China’s global media strategy: Xuanchuan ≠ Propaganda
This newsletter is penned by Zhao Wencai, a contributor to the Beijing Channel
For the West, China’s efforts to strengthen publicity overseas have triggered fresh worries. Some argue that China is conducting nationalist propaganda by reshaping the international media landscape, which may constitute a threat to the traditional discourse system and could be used by Chinese authorities to export ideologies and values.
Do these worries and arguments have merit, what is the real purpose of China’s publicity campaign, how should China’s increasing media presence be rightly viewed, and does it constitute a threat? In this issue, your host did some interviews with China’s media professionals and scholars, hoping to offer you some inspirations and new ideas in regard to this topic.
Question 1: Is China indeed reinforcing its foreign-oriented Propaganda in recent years?
-- It is more accurate to say that China has been strengthening its foreign-oriented Xuanchuan (宣传) or publicity for a long period of time, rather than just a few years, and Xuanchuan in China is a quite different concept from so-called Propaganda in the West.
Before answering this question, Zhou Qingan, associate dean of the School of Journalism and Communications of China’s Tsinghua University, said it should be pointed out that there is a deep-rooted misunderstanding in the meaning of Propaganda or Xuanchuan between China and the Western world.
While the Chinese expression Xuanchuan is typically translated into Propaganda, the implications of the word Propaganda are quite different from those of Xuanchuan in Chinese.
In the West, Propaganda is taboo. It refers to information, especially inaccurate information, a political organization publishes or broadcasts in order to influence people. But in the Chinese context, Xuanchuan is a rather neutral word, just representing a process of offering information and promotion. This is the reason that in China, from official documents to daily chats, the word Xuanchuan is frequently used, but generated no dissatisfaction or rejection within the Chinese society.
As a result, when China talks about enhancing Xuanchuan, it does not mean Propaganda, but rather an information-sharing process aiming to let more audience know something about certain subjects.
Now let’s go back to our question. Truth be told, from Chairman Mao Zedong to the current Chinese President Xi Jinping, China’s leaders have been constantly stressing the importance of Xuanchuan, national publicity more specifically, and persistently strengthening its efforts to build stronger Xuanchuan capacities. China’s media have been boosting their global presence as early as the 1950s. In 1955, Chairman Mao once gave clear instructions to Xinhua News Agency, China’s leading media covering international news, encouraging it to expand its global presence.

DATA SUPPLIED:

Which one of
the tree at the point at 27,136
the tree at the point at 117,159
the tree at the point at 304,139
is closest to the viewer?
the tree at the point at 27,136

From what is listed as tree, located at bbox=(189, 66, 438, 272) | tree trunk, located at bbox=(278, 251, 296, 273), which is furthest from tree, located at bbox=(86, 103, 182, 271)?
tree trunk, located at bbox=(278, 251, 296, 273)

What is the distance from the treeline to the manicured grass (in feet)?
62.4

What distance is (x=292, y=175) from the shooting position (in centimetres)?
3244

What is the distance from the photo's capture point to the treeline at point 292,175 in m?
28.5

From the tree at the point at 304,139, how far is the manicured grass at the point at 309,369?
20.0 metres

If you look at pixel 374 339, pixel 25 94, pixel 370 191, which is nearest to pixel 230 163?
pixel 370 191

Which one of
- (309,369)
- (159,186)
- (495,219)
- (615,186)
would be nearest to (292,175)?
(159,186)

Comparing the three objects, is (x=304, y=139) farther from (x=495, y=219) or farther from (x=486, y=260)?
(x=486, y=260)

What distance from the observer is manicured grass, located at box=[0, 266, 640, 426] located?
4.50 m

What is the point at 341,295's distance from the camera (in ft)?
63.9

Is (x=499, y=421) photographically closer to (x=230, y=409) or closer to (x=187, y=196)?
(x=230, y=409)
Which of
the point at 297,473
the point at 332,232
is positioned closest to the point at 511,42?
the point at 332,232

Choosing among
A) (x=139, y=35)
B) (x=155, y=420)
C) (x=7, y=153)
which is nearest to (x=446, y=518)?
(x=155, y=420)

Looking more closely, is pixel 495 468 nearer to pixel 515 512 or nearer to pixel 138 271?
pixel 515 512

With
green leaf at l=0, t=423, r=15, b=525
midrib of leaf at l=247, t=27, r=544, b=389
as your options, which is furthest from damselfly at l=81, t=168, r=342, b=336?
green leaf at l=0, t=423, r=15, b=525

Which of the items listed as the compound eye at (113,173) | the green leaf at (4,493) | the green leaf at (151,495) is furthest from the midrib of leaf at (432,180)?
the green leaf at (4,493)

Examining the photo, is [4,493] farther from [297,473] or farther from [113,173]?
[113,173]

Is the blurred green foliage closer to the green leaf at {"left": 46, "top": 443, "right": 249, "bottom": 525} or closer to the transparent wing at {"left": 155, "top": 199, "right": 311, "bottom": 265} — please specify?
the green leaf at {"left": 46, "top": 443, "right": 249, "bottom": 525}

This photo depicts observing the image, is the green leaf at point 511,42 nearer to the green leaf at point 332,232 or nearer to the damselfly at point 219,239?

WHAT IS BEING ASKED: Please update the article on China's global media strategy above: write it out again from "While the Chinese" to "about certain subjects.", changing "taboo" to "frowned upon".

TASK OUTPUT:
While the Chinese expression Xuanchuan is typically translated into Propaganda, the implications of the word Propaganda are quite different from those of Xuanchuan in Chinese.
In the West, Propaganda is frowned upon. It refers to information, especially inaccurate information, a political organization publishes or broadcasts in order to influence people. But in the Chinese context, Xuanchuan is a rather neutral word, just representing a process of offering information and promotion. This is the reason that in China, from official documents to daily chats, the word Xuanchuan is frequently used, but generated no dissatisfaction or rejection within the Chinese society.
As a result, when China talks about enhancing Xuanchuan, it does not mean Propaganda, but rather an information-sharing process aiming to let more audience know something about certain subjects.